__Okuma Metni__:
Öztekin, bu dönemde özkaynaklardaki artışın temel belirleyicilerinin faiz oranlarındaki düşüşe paralel olarak menkul değerler değer artış fonunda gözlenen artış ile dağıtılmayarak bünyede bırakılan geçmiş yıllar karları olduğunun altını çizerek, "Uzun dönemli ve kümülatif gelişimlere bakıldığında, sektörün toplam aktif ve özkaynak büyüme oranlarının birbirine yakın olduğu görülmekle birlikte son 5 çeyrektir özkaynaklardaki artışın toplam aktiflerdeki artışı aşmış olduğu dikkat çekmektedir" dedi.
Bu durumun sektörün mali yapısını güçlendiren ve sermaye yeterliliğini de artıran bir gelişme olması bakımından olumlu değerlendirildiğini dile getiren Öztekin, yılın son çeyreğinde sektörün toplam aktifleri yüzde 4,8 büyürken, özkaynakların yüzde 8,1 arttığını belirtti. Öztekin, Temmuz 2012 döneminden itibaren Basel II düzenlemelerinin yürürlüğe girdiği sektörde, sermaye yeterliliği rasyosunun (SYR) yılsonuna göre 1,3 puan, son çeyrekte ise 1,4 puan artarak yüzde 17,9 düzeyinde gerçekleştiğini kaydetti.
Mukim Öztekin, SYR'de yılın son çeyreğinde gözlenen artışın temel nedeninin ana sermaye ve katkı sermayede meydana gelen yükselişler sonucu özkaynaklarda gerçekleşen artış olduğunu söyledi. Öztekin, şöyle devam etti:
"Bununla birlikte kredi riskine esas tutar artışının özkaynaklardaki artış oranının gerisinde kalmasına ve bu anlamda SYR artışına katkı sağlayan diğer faktörlerden biri, Kasım ayı başında Türkiye'nin yatırım yapılabilir ülke notu alması sonucu yabancı para menkul değerlerin risk ağırlığının yüzde 100'den yüzde 50'ye gerilemesidir. Diğeri ise KOBİ tanımında yapılan değişiklik sonucu kredilerin tasnifinin değişmesine bağlı olarak risk ağırlığındaki azalışlardır. Öte yandan düşen faizler nedeniyle piyasa riskine esas tutarda meydana gelen azalış da risk ağırlıklı varlıklardaki artışı sınırlandırmış ve SYR artışına katkı sağlamıştır.
Basel II düzenlemelerinin yürürlüğe girmesi sonrası, makro ekonomik konjonktürdeki olumlu gelişmeler, Türkiye'nin yatırım yapılabilir ülke notu alması ve hızla gerileyen faizler bir yandan özkaynaklara olumlu yansırken diğer yandan riskli varlıklardaki artışı sınırlamış ve son bir yıllık süreçte yatay seyreden sermaye yeterliliği rasyosu, özellikle yılın son çeyreğinde artış trendine girmiş görünmektedir. Yasal özkaynakların yüzde 84,5'inin ana sermayeden oluşması sektörün kaliteli özkaynak yapısını koruduğunu göstermektedir."

__Veri Bölümü__:
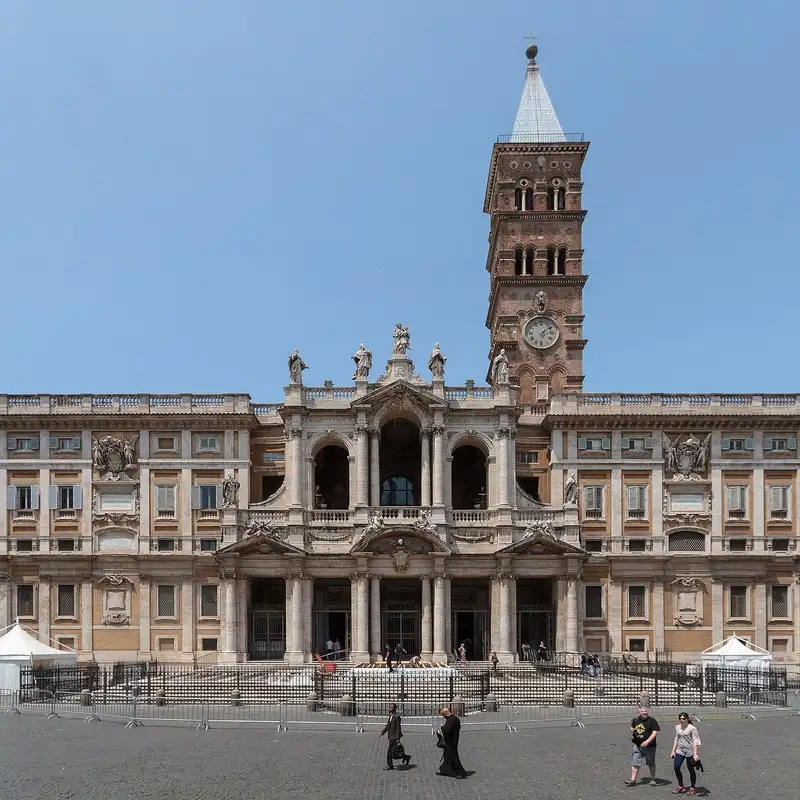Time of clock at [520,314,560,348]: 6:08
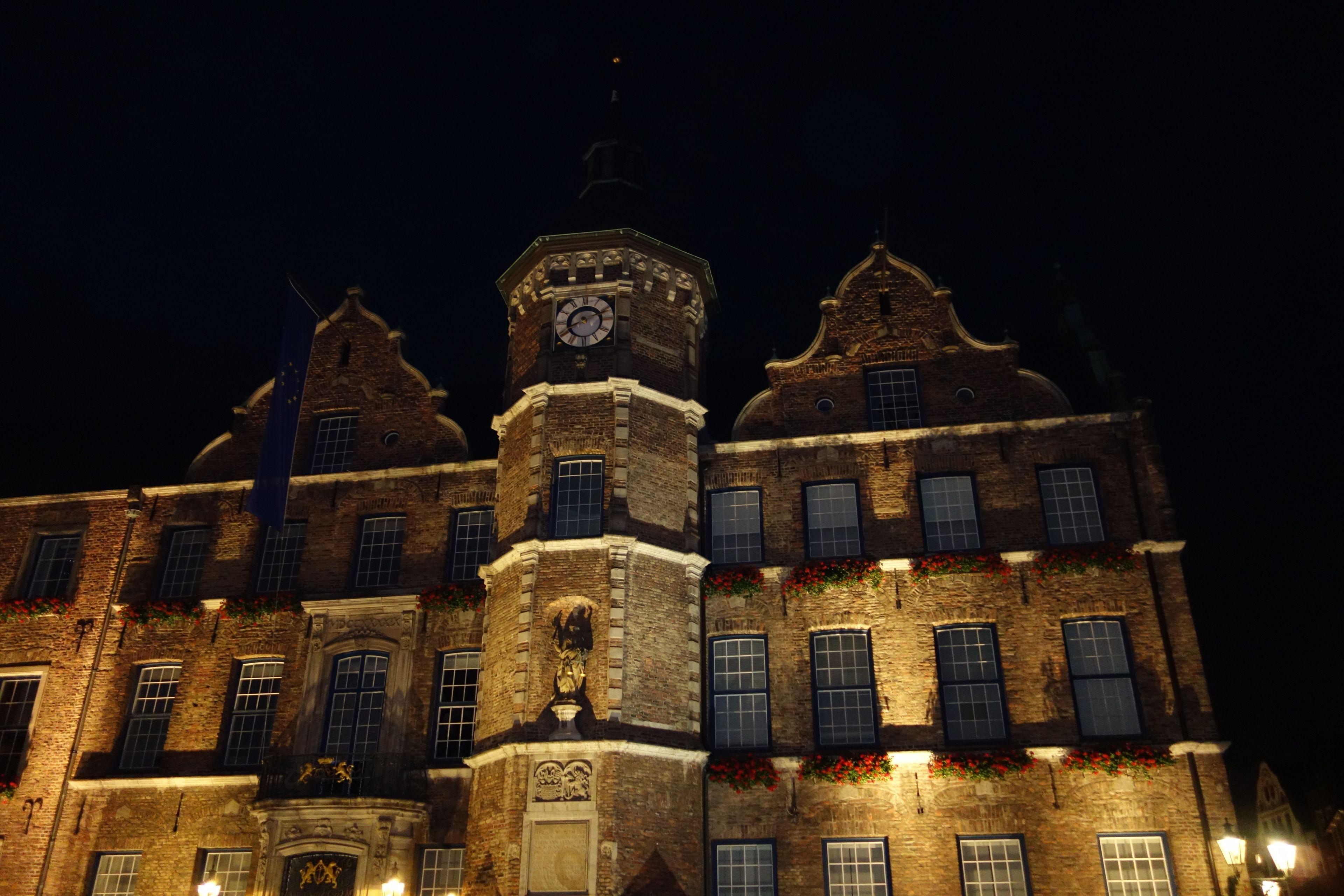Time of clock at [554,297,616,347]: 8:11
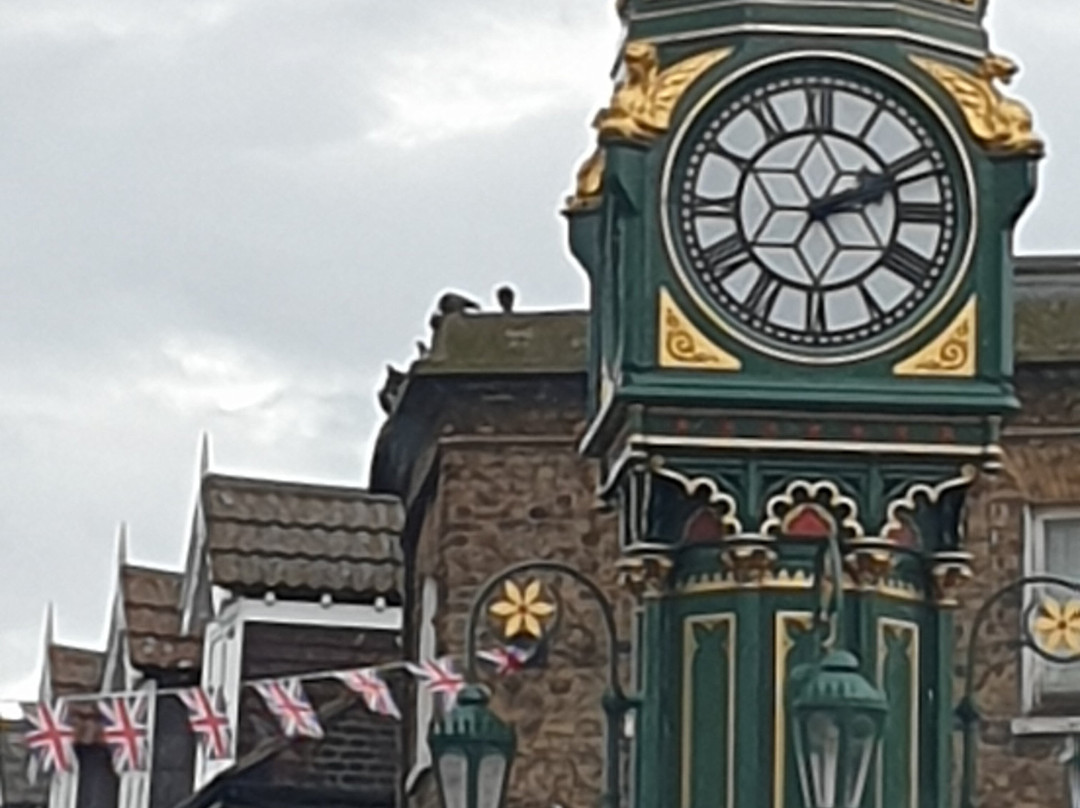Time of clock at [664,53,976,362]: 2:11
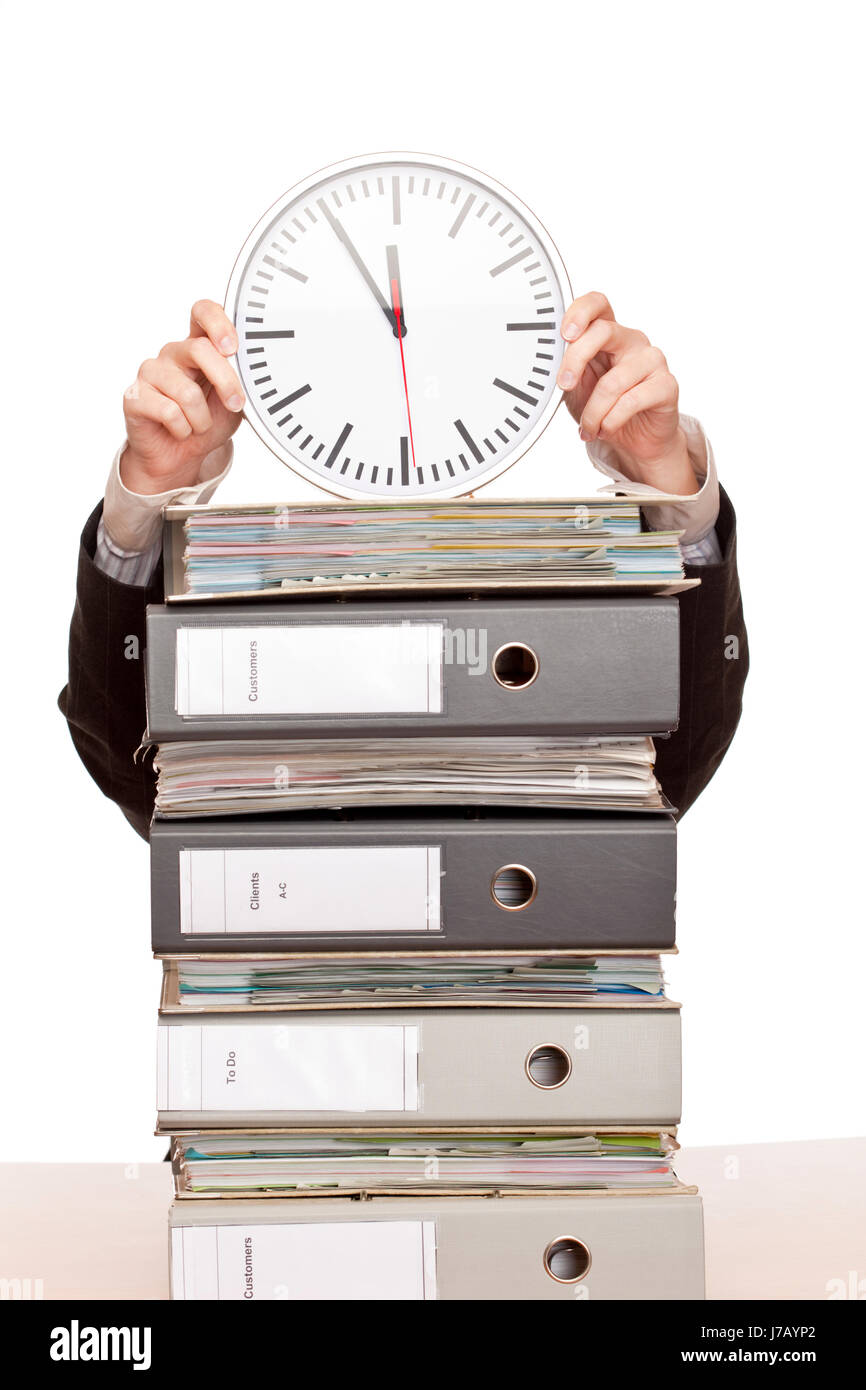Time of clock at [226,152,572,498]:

__Yapılacaklar__:
(A) Okuma metninin "Mukim Öztekin, SYR'de" sözleriyle başlayıp "artışına katkı sağlamıştır." sözleriyle biten kısmını, bu son sözler de dahil olmak üzere kopyalayın.
(B) Şu ifadelerin her biri için okuma metnine uyup uymadığını evet ya da hayır diye belirtin ve kararı veren sözleri metinden olduğu gibi alıntılayın: (i) Yılın son çeyreğinde sektörün toplam aktifleri yüzde 8,1 büyüdü. (ii) Basel II düzenlemeleri Temmuz 2012 döneminden itibaren yürürlüğe girdi. (iii) Yabancı para menkul değerlerin risk ağırlığı yüzde 50'den yüzde 100'e yükseldi.
Buradaki veriler okuma metniyle ilgili değildir.

__Görev Yanıtları__:
(A)
Mukim Öztekin, SYR'de yılın son çeyreğinde gözlenen artışın temel nedeninin ana sermaye ve katkı sermayede meydana gelen yükselişler sonucu özkaynaklarda gerçekleşen artış olduğunu söyledi. Öztekin, şöyle devam etti:
"Bununla birlikte kredi riskine esas tutar artışının özkaynaklardaki artış oranının gerisinde kalmasına ve bu anlamda SYR artışına katkı sağlayan diğer faktörlerden biri, Kasım ayı başında Türkiye'nin yatırım yapılabilir ülke notu alması sonucu yabancı para menkul değerlerin risk ağırlığının yüzde 100'den yüzde 50'ye gerilemesidir. Diğeri ise KOBİ tanımında yapılan değişiklik sonucu kredilerin tasnifinin değişmesine bağlı olarak risk ağırlığındaki azalışlardır. Öte yandan düşen faizler nedeniyle piyasa riskine esas tutarda meydana gelen azalış da risk ağırlıklı varlıklardaki artışı sınırlandırmış ve SYR artışına katkı sağlamıştır.

(B)
(i) Hayır: "sektörün toplam aktifleri yüzde 4,8 büyürken, özkaynakların yüzde 8,1 arttığını"
(ii) Evet: "Temmuz 2012 döneminden itibaren Basel II düzenlemelerinin yürürlüğe girdiği"
(iii) Hayır: "yabancı para menkul değerlerin risk ağırlığının yüzde 100'den yüzde 50'ye gerilemesidir"